▶ _WHAT YOU WILL DO_
Pictures are to be omitted; everything else in the data must be transcribed exactly.

▶ _DATASET SECTION_

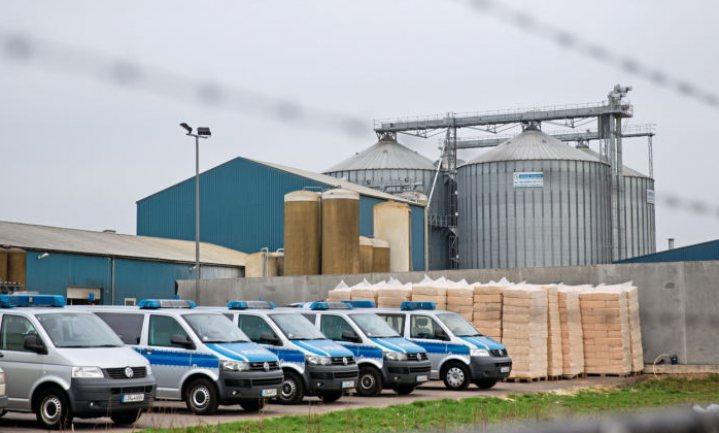 Duitsers sluiten de grootste Nederlandse varkensboer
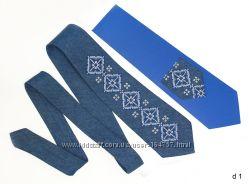 Модные джинсовые галстуки с этно-вышивкой.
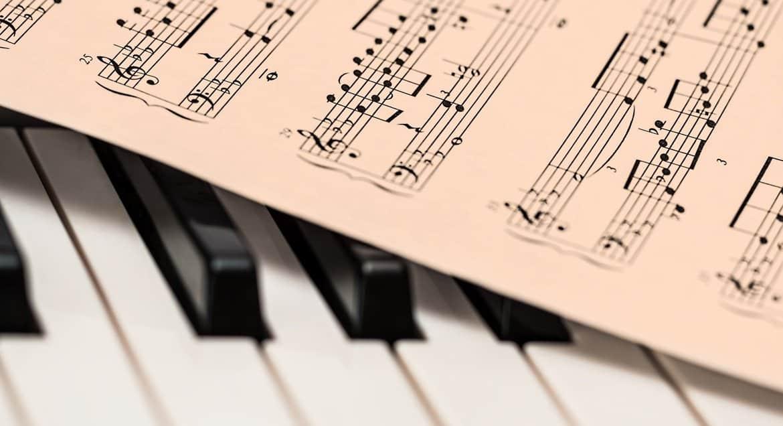 В Оксфорде предложили снизить объем изучения «белой» музыки, в т.ч. Моцарта и Бетховена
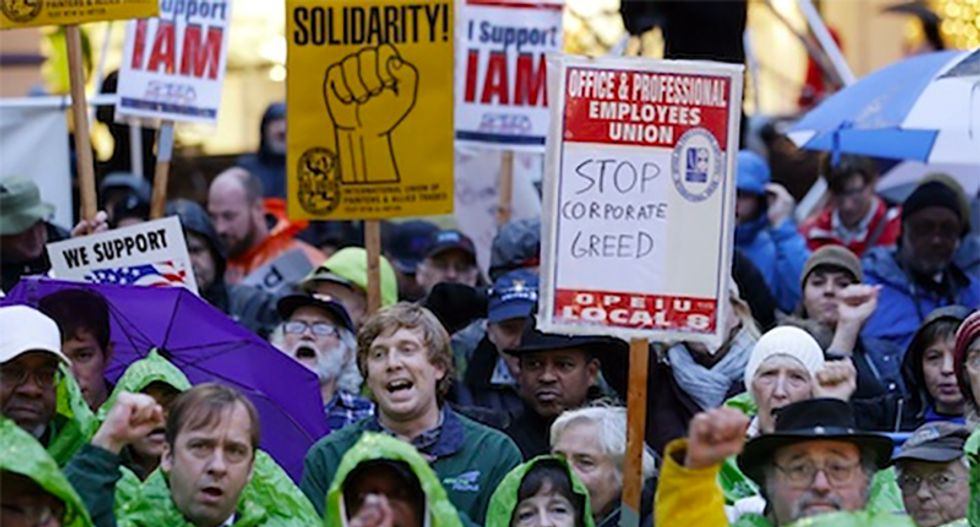 NLRB suspends unionizing amid COVID-19 crisis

▶ _SOLUTION BELOW_
 Duitsers sluiten de grootste Nederlandse varkensboer
 Модные джинсовые галстуки с этно-вышивкой.
 В Оксфорде предложили снизить объем изучения «белой» музыки, в т.ч. Моцарта и Бетховена
 NLRB suspends unionizing amid COVID-19 crisis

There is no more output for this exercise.